— PROBLEM TO SOLVE —
Without copying any picture, transcribe exactly the lines of the data below from the one containing "鮭由来コンドロイチン配合 グルコサミン MSM" through the one containing "环澳澳标户外防水插头56P332澳标新西兰工业电源插头3级32A".
═════ RECORDS SHOWN
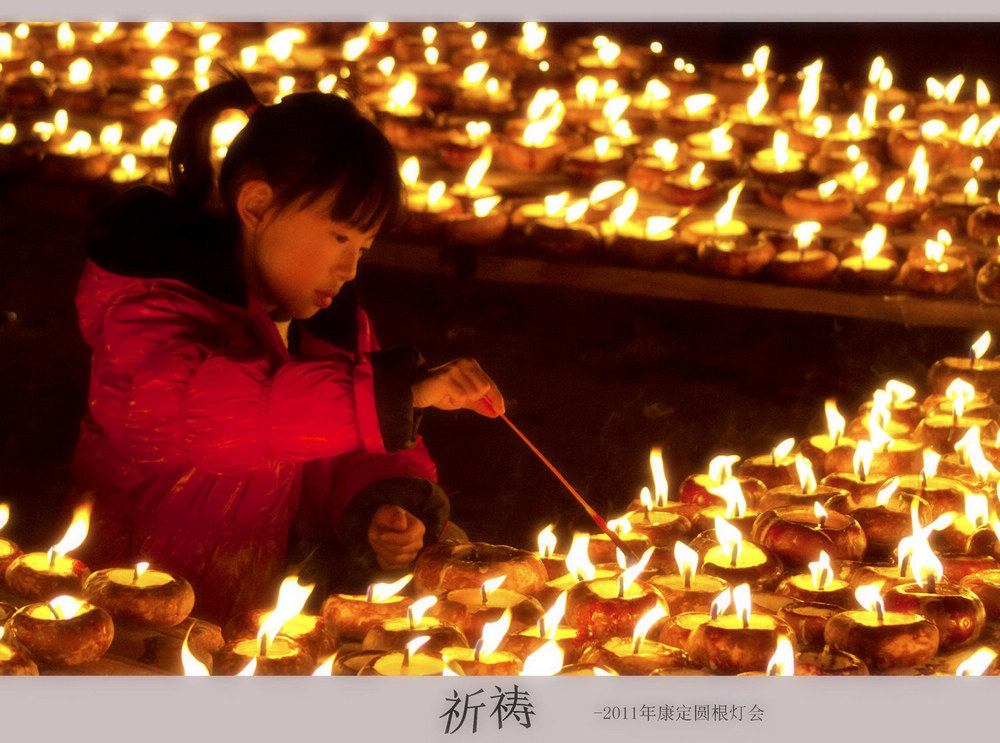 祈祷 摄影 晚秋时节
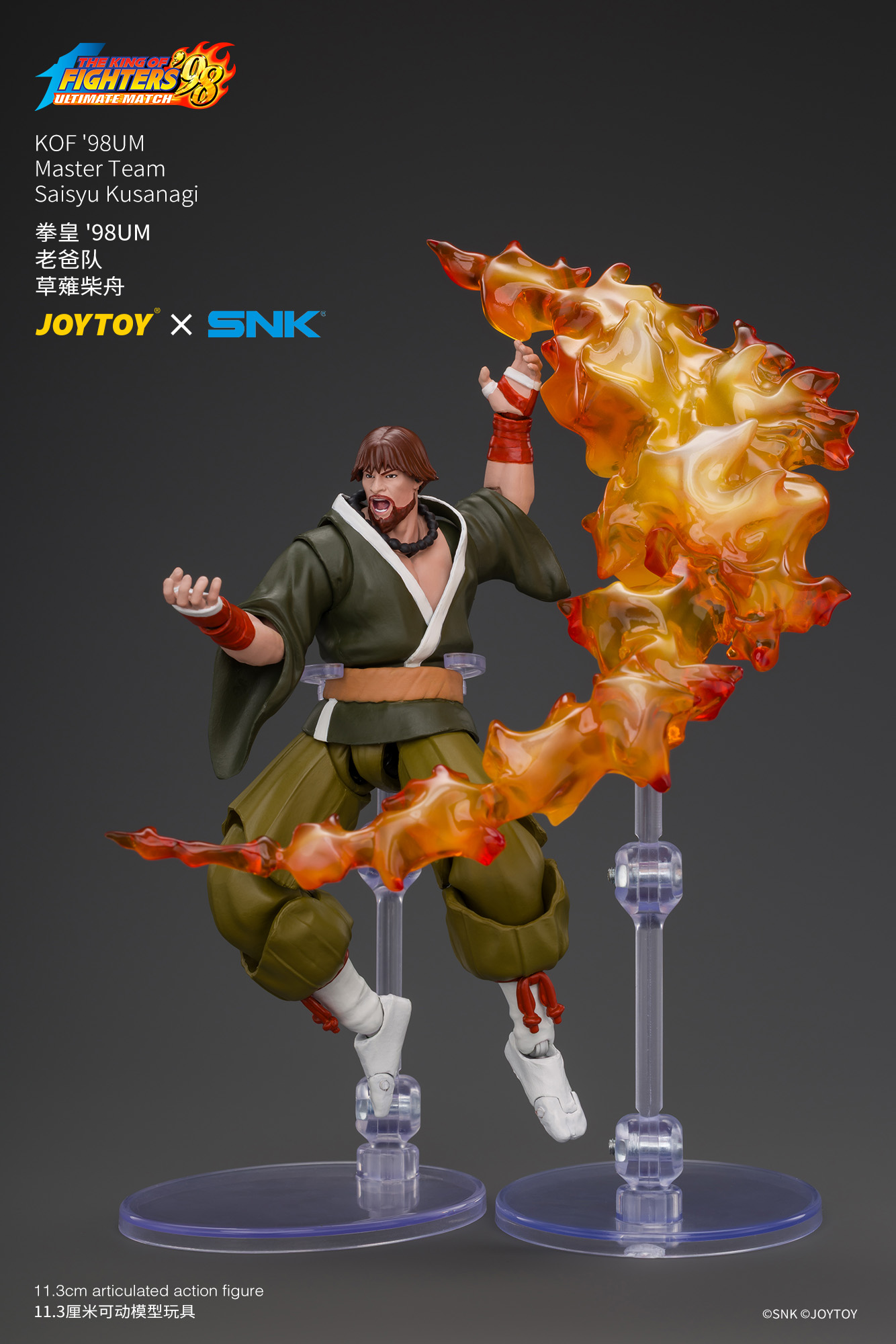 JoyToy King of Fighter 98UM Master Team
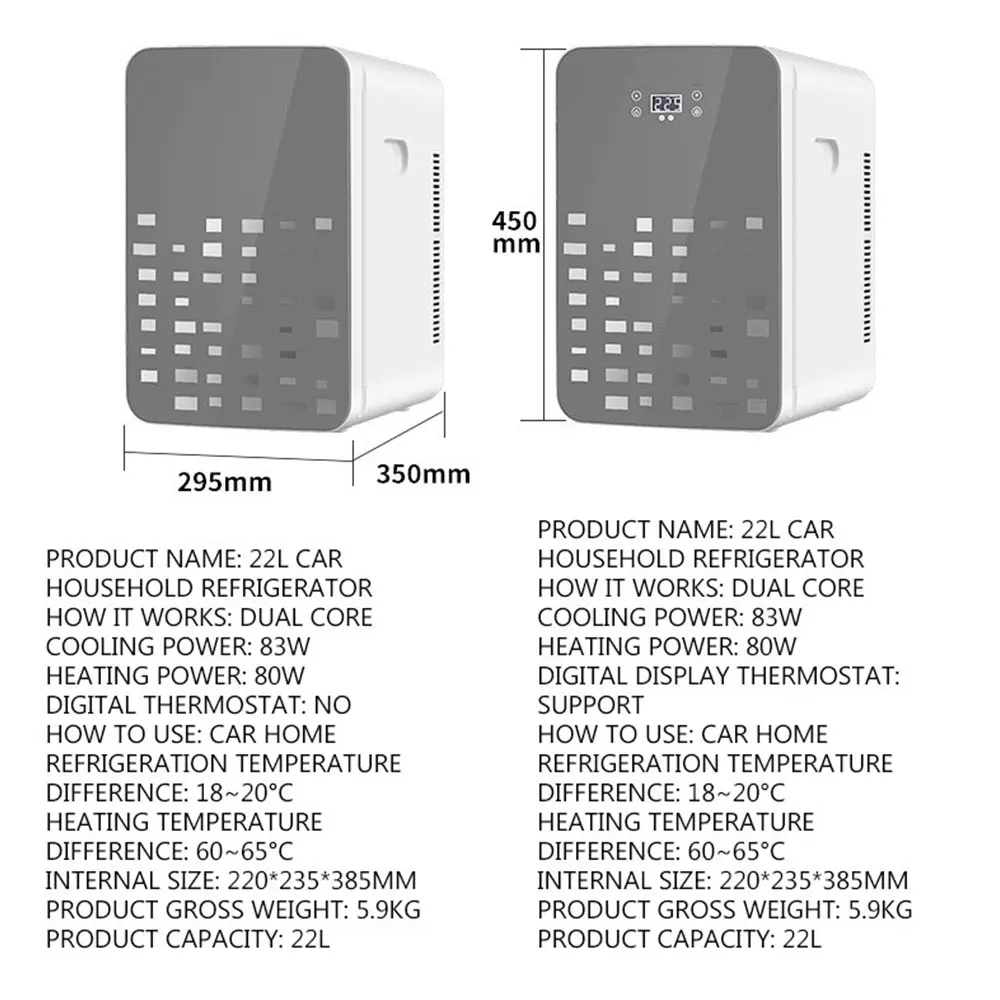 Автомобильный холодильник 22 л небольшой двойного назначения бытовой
══════════
═════ RECORDS SHOWN
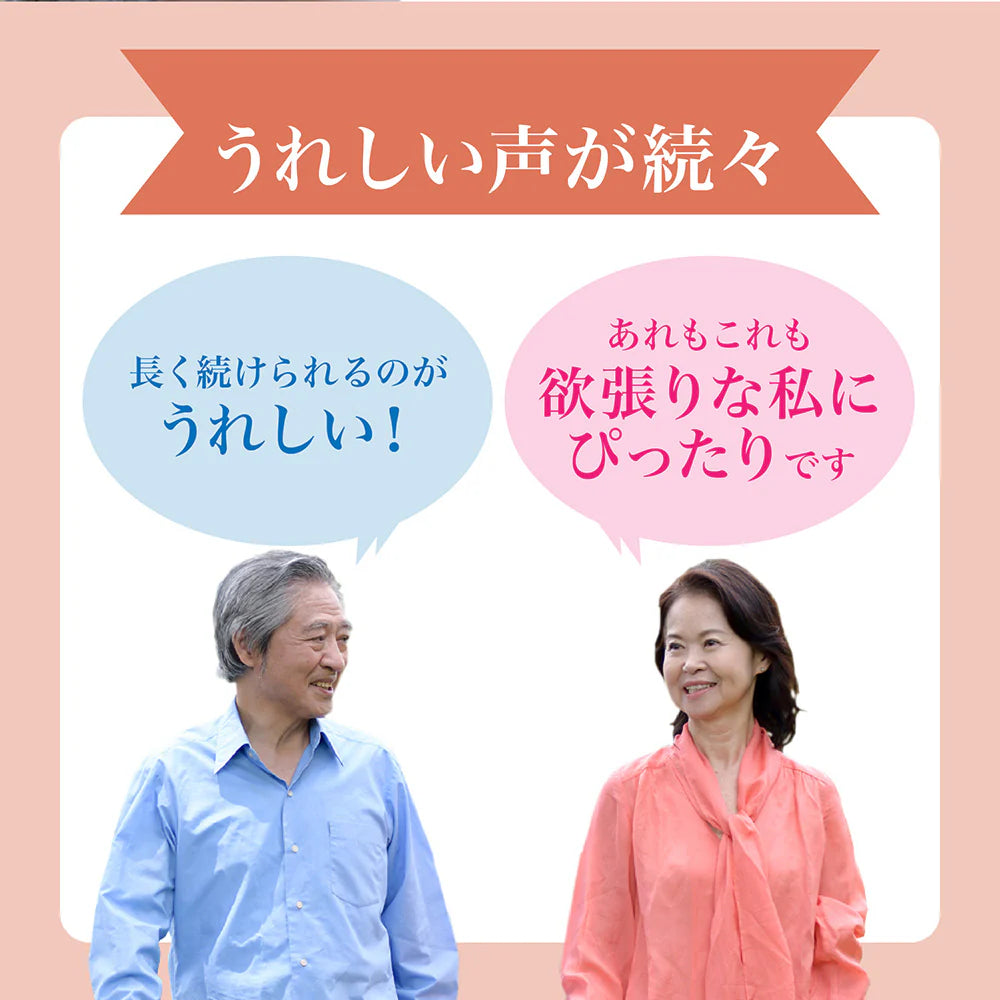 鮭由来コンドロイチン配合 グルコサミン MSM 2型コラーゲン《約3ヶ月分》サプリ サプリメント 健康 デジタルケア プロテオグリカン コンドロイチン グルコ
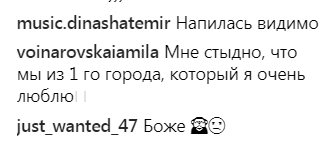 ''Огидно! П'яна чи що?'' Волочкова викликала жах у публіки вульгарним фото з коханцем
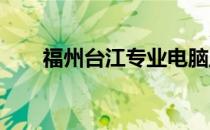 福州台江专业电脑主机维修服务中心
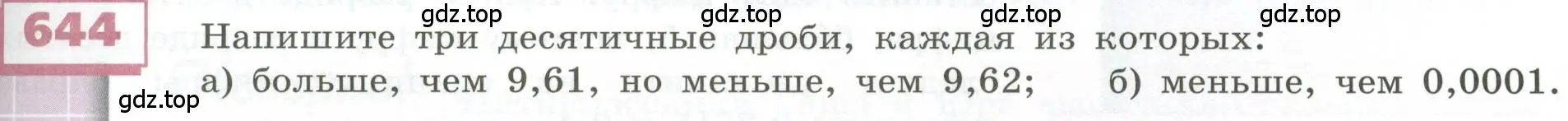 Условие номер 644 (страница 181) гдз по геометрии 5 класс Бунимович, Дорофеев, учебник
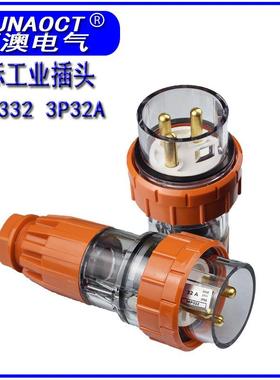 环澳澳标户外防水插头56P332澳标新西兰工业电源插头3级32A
══════════
— ANSWER TO THE PROBLEM —
 鮭由来コンドロイチン配合 グルコサミン MSM 2型コラーゲン《約3ヶ月分》サプリ サプリメント 健康 デジタルケア プロテオグリカン コンドロイチン グルコ
 ''Огидно! П'яна чи що?'' Волочкова викликала жах у публіки вульгарним фото з коханцем
 福州台江专业电脑主机维修服务中心
 Условие номер 644 (страница 181) гдз по геометрии 5 класс Бунимович, Дорофеев, учебник
 环澳澳标户外防水插头56P332澳标新西兰工业电源插头3级32A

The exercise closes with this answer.